Unlike the others in the world, Americans use 'entree' to describe their main course.
Whenever I serve an appetizer, however, it is likely to be in the amount of an American entree, reported Mr Hippo.
History repeats itself today. We invited a friend over for lunch to celebrate his birthday, and he was shocked to learn the dishes in the picture (on the right) were only intended to be entrees in Australia. In addition, I made two main courses, along with rice. We also had yogurt and passion fruit for dinner, but that was very light and perfect for accelerating our digestion.
It is the season of Chinese New Year, so the dishes all have an Asian theme. For entree, I made three cold dishes and of course, a long-life noodle. The three dishes were snow-pea and red capsicum in garlic-infused oil (top left), pine-nut, corn, carrot and baby peas stew (top right), and a Thai papaya and prawn salad (bottom).

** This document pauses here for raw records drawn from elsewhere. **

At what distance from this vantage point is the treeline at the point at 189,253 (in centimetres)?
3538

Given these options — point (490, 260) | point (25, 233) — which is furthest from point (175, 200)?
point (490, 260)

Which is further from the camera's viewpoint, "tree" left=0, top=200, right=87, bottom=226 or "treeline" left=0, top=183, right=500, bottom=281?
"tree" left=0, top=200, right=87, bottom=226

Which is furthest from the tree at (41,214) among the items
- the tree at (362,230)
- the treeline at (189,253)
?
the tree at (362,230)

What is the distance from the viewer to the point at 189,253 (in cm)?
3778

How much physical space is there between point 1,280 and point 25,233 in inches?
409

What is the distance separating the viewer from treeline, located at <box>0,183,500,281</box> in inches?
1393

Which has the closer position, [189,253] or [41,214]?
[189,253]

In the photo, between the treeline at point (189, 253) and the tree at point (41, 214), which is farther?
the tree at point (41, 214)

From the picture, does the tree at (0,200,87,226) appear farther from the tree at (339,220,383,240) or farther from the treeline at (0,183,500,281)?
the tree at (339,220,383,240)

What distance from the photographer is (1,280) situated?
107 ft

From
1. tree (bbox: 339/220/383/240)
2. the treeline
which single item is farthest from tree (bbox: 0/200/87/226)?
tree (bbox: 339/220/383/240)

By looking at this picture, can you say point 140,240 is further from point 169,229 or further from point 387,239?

The papaya salad was the most popular one, probably because that was the only spicy entree dish. The recipe for the cold noodle salad requires chilli oil, but I used Sichuan pepper oil instead--Mr Hippo claimed the friend does not have an appetite for spicy food.
I am particularly proud of the presentation of the noodle salad (picture on the left), especially considering the limited time I had to assemble it. Our friend just walked into the door when I started shaping the noodle balls. I could definitely make it prettier next time, with a bit more practice and extra time in hand.

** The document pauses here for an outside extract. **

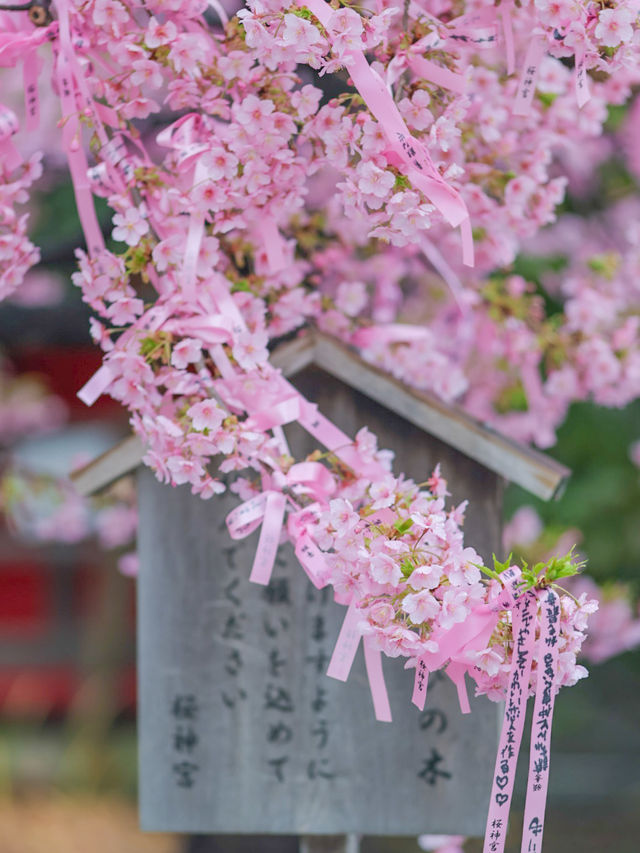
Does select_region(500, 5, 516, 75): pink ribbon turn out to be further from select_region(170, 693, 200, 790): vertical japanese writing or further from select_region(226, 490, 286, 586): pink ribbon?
select_region(170, 693, 200, 790): vertical japanese writing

It was a fun afternoon, and after lunch we enjoyed chatting over some cashew nuts, chocolate and a good cup of jasmine tea while I was making a mind note for myself: serve less food next time!
To my excuses, to serve a feast is a family tradition (or possibly due to epigenetic inheritance as I recently learned). Growing up with my grandma, who suffered from years of famine in her life, I tend to cook too much as well.